** Begin **
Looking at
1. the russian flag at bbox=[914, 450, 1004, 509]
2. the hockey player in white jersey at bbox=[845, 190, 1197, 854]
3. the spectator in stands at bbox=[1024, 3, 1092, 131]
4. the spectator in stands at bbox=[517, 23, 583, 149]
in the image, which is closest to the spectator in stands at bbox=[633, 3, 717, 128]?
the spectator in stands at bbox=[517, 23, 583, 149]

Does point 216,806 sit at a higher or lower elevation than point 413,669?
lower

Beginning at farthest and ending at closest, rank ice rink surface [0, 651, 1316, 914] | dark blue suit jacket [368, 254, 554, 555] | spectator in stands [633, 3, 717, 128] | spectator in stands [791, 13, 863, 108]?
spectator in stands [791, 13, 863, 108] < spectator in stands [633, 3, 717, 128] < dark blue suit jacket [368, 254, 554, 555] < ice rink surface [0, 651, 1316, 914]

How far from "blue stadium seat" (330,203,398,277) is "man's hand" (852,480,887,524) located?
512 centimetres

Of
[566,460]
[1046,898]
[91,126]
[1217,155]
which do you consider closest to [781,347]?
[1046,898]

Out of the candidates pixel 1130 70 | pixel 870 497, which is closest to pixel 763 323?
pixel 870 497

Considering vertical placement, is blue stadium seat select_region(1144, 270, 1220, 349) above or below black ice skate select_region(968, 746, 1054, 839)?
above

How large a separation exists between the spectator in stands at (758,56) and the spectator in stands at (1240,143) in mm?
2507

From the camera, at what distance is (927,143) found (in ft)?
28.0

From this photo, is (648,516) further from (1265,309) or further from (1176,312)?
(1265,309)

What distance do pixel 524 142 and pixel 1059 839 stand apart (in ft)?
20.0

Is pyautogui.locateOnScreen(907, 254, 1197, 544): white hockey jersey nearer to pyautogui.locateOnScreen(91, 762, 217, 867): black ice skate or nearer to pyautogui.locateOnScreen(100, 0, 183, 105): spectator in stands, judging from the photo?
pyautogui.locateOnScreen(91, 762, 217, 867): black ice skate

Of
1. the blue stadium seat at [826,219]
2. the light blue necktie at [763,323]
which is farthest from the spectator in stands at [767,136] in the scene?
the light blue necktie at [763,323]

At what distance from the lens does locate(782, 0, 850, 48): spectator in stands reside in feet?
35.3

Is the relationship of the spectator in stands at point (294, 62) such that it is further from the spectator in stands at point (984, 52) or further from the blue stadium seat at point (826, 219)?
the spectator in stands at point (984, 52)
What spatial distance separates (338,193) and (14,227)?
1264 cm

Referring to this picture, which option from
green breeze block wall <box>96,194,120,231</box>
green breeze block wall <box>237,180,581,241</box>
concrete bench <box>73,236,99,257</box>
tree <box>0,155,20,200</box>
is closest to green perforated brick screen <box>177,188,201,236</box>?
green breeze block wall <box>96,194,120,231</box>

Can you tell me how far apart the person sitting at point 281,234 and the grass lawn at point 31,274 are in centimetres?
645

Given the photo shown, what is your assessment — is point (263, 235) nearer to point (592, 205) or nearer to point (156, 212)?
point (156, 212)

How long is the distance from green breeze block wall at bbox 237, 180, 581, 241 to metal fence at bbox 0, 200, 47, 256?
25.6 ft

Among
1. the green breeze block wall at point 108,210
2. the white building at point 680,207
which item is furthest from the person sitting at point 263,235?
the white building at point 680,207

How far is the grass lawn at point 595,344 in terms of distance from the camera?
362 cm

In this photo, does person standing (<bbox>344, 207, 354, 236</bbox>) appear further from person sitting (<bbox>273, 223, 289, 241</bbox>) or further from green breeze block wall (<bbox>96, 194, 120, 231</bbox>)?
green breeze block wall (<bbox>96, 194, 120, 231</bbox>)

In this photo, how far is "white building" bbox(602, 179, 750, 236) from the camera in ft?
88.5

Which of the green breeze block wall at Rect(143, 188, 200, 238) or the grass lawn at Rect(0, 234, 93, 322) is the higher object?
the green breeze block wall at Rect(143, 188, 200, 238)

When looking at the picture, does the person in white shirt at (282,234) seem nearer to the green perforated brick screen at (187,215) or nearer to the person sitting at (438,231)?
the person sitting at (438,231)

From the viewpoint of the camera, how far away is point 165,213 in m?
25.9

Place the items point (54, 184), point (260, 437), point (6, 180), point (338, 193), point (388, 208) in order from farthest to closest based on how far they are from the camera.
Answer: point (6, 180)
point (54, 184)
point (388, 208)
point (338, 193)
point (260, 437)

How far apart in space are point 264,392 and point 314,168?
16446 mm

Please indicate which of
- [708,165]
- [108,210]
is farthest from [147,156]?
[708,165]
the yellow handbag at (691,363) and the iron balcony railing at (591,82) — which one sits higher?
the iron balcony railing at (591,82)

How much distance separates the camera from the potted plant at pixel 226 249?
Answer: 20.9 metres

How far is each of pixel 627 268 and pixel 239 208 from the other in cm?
** End **
→ EXERCISE AIM:
Copy the listing above verbatim, from its first line through its last.

→ PROBLEM SOLUTION:
Looking at
1. the russian flag at bbox=[914, 450, 1004, 509]
2. the hockey player in white jersey at bbox=[845, 190, 1197, 854]
3. the spectator in stands at bbox=[1024, 3, 1092, 131]
4. the spectator in stands at bbox=[517, 23, 583, 149]
in the image, which is closest to the spectator in stands at bbox=[633, 3, 717, 128]?
the spectator in stands at bbox=[517, 23, 583, 149]

Does point 216,806 sit at a higher or lower elevation than point 413,669?
lower

Beginning at farthest and ending at closest, rank ice rink surface [0, 651, 1316, 914] | dark blue suit jacket [368, 254, 554, 555] | spectator in stands [633, 3, 717, 128] | spectator in stands [791, 13, 863, 108]?
spectator in stands [791, 13, 863, 108] < spectator in stands [633, 3, 717, 128] < dark blue suit jacket [368, 254, 554, 555] < ice rink surface [0, 651, 1316, 914]

How far from "blue stadium seat" (330,203,398,277) is "man's hand" (852,480,887,524) located?
512 centimetres

Of
[566,460]
[1046,898]
[91,126]
[1217,155]
which do you consider closest to [781,347]?
[1046,898]

Out of the candidates pixel 1130 70 | pixel 870 497, which is closest to pixel 763 323?
pixel 870 497

Considering vertical placement, is blue stadium seat select_region(1144, 270, 1220, 349) above or below black ice skate select_region(968, 746, 1054, 839)?
above

How large a separation exists between the spectator in stands at (758,56) and the spectator in stands at (1240,143) in mm?
2507

From the camera, at what distance is (927,143) found (in ft)?
28.0

From this photo, is (648,516) further from (1265,309) or further from (1176,312)?
(1265,309)

What distance do pixel 524 142 and pixel 1059 839 stand apart (in ft)?
20.0

Is pyautogui.locateOnScreen(907, 254, 1197, 544): white hockey jersey nearer to pyautogui.locateOnScreen(91, 762, 217, 867): black ice skate or nearer to pyautogui.locateOnScreen(100, 0, 183, 105): spectator in stands, judging from the photo?
pyautogui.locateOnScreen(91, 762, 217, 867): black ice skate

Of
1. the blue stadium seat at [826,219]
2. the light blue necktie at [763,323]
which is farthest from the spectator in stands at [767,136] in the scene?
the light blue necktie at [763,323]

At what distance from the lens does locate(782, 0, 850, 48): spectator in stands reside in feet?
35.3

Is the relationship of the spectator in stands at point (294, 62) such that it is further from the spectator in stands at point (984, 52) or further from the blue stadium seat at point (826, 219)?
the spectator in stands at point (984, 52)
What spatial distance separates (338,193) and (14,227)?
1264 cm

Referring to this picture, which option from
green breeze block wall <box>96,194,120,231</box>
green breeze block wall <box>237,180,581,241</box>
concrete bench <box>73,236,99,257</box>
tree <box>0,155,20,200</box>
is closest to green perforated brick screen <box>177,188,201,236</box>?
green breeze block wall <box>96,194,120,231</box>

Can you tell me how far apart the person sitting at point 281,234 and the grass lawn at point 31,274 are in centimetres?
645

Given the photo shown, what is your assessment — is point (263, 235) nearer to point (592, 205) or nearer to point (156, 212)?
point (156, 212)

How long is the distance from green breeze block wall at bbox 237, 180, 581, 241 to metal fence at bbox 0, 200, 47, 256?
25.6 ft

Among
1. the green breeze block wall at point 108,210
2. the white building at point 680,207
which item is furthest from the person sitting at point 263,235?
the white building at point 680,207

How far is the grass lawn at point 595,344 in terms of distance from the camera?
362 cm

In this photo, does person standing (<bbox>344, 207, 354, 236</bbox>) appear further from person sitting (<bbox>273, 223, 289, 241</bbox>) or further from green breeze block wall (<bbox>96, 194, 120, 231</bbox>)?
green breeze block wall (<bbox>96, 194, 120, 231</bbox>)

In this photo, how far is "white building" bbox(602, 179, 750, 236) from the camera in ft?
88.5

Which of the green breeze block wall at Rect(143, 188, 200, 238) or the grass lawn at Rect(0, 234, 93, 322) is the higher object?
the green breeze block wall at Rect(143, 188, 200, 238)

When looking at the picture, does the person in white shirt at (282,234) seem nearer to the green perforated brick screen at (187,215) or nearer to the person sitting at (438,231)?
the person sitting at (438,231)

From the viewpoint of the camera, how far away is point 165,213 in m?
25.9

Place the items point (54, 184), point (260, 437), point (6, 180), point (338, 193), point (388, 208) in order from farthest to closest based on how far they are from the camera.
Answer: point (6, 180)
point (54, 184)
point (388, 208)
point (338, 193)
point (260, 437)

How far apart in space are point 264,392 and point 314,168?
16446 mm

Please indicate which of
- [708,165]
- [108,210]
is farthest from [147,156]?
[708,165]
the yellow handbag at (691,363) and the iron balcony railing at (591,82) — which one sits higher?
the iron balcony railing at (591,82)

How much distance separates the camera from the potted plant at pixel 226 249?
Answer: 20.9 metres

How far is each of pixel 627 268 and pixel 239 208 from the other in cm?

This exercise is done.